══ TEXT FOR ANALYSIS ══
Recent genomic analysis upsets this tradition remarkably. Soundgrouse and pigeons are shoved to the edge of the Neoaves (i.e. all bird but ratites and fowl) with the mesites, flamingos and grebes in the clade Columbea. The much larger clade Passerea contains, at the edge, the cuckoos, turacos, bustards, nightjars and swifts. Next comes the hoatzin, paired with the shorebirds, followed by the remaining seabirds in the rough order we covered them. The rest of the orders are land birds containing the Afroaves (raptors, owls, mousebirds, trogons, hornbills, kingfishers and woodpeckers). Finally, the nearest birds to the passerines are the two seriemas, the falcons and the parrots. Congratulations if you have followed this, I certainly find it very confusing. For a superior explanation see Jarvis et al (2014).

Day 56: Snowy owl – Bubo scandiacus

Call me Hedwig one more time!

This gorgeous white owl may be famous for being Harry Potter’s companion but reality is far more interesting. As one might predict, the snowy plumage indicates the owl’s circumpolar distribution where it breeds in the northerly reaches of the Arctic tundra. The snowy owl might look cute and cuddly but it is a proficient hunter of a variety of Arctic wildlife. Although the diminutive lemming is its main food source, the snowy owl can hunt large rodents, rabbits and hares as well as ducks, geese, waders and gulls. The females have even been known to take other owls and raptors. Like other owls, snowy owls have very large gapes enabling them to swallow prey whole. All the non-digestible parts of the prey are coughed up as pellets of hair, bone and teeth. Pellets are useful for biologists who wish to characterise the diet of owls. As for the raptors, female owls are the larger of the two sexes. 

As well as being smaller, male snowy owls are more uniformly white and thus a better choice for the Harry Potter films despite playing a female owl!

The snowy owl is a more unusual character in the genus Bubo which comprises the horned owls and eagle-owls. The Eurasian eagle-owl is one of the largest, with a wingspan over 6 ft. By comparison, the elf owl (Micrathene whitneyi ) would easily fit in your pocket. The Strigidae are a large family of owls which include most of the owl species you might be familiar with.

Day 57: Short-eared owl – Asio flammeus

Silent but deadly

Two owls down and yet I haven’t discussed some of the fantastic adaptations that unite the owls. Well, what better way to do it than with one of my favourite British birds, the stunning short-eared owl. As we know, owls evolved for the night. As it happens the shorties are observable during the day, as I have seen them over the grassy fields of Portland Bill, however the majority of their hunting occurs at night when a battery of adaptations come into effect.
═══
### WORK ITEM
According to the text on bird classification and owls, what is the snowy owl's main food source?
══ INFORMATION PROVIDED ══
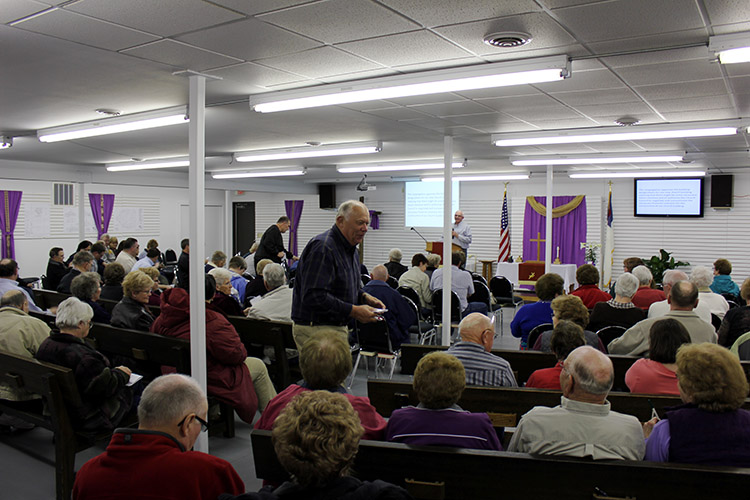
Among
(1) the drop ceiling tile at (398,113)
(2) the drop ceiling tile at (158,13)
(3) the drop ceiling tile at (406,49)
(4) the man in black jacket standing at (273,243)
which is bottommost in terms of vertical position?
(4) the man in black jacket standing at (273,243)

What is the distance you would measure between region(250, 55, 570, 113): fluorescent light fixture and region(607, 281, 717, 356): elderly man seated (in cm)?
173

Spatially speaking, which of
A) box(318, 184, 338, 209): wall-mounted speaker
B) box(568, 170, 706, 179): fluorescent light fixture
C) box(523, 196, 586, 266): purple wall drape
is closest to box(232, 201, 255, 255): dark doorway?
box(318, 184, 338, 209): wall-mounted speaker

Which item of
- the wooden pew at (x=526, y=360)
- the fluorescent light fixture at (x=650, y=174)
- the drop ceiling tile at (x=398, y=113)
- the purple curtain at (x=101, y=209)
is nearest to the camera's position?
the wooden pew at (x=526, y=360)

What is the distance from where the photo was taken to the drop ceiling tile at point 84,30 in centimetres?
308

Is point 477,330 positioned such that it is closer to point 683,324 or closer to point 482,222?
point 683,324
═══
══ INFORMATION PROVIDED ══
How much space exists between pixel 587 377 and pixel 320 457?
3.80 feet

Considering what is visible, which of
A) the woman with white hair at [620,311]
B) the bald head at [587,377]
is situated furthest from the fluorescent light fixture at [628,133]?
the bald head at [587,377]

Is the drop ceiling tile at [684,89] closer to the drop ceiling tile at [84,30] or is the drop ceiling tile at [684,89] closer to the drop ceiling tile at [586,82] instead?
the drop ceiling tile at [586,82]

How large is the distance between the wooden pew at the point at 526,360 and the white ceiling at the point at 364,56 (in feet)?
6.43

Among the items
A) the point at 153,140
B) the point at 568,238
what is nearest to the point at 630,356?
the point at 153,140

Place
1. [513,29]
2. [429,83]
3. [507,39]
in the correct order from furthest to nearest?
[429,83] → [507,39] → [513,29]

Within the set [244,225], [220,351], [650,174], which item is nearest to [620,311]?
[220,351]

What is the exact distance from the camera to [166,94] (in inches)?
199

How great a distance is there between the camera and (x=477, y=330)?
═══
### RESPONSE TO THE TASK
The lemming.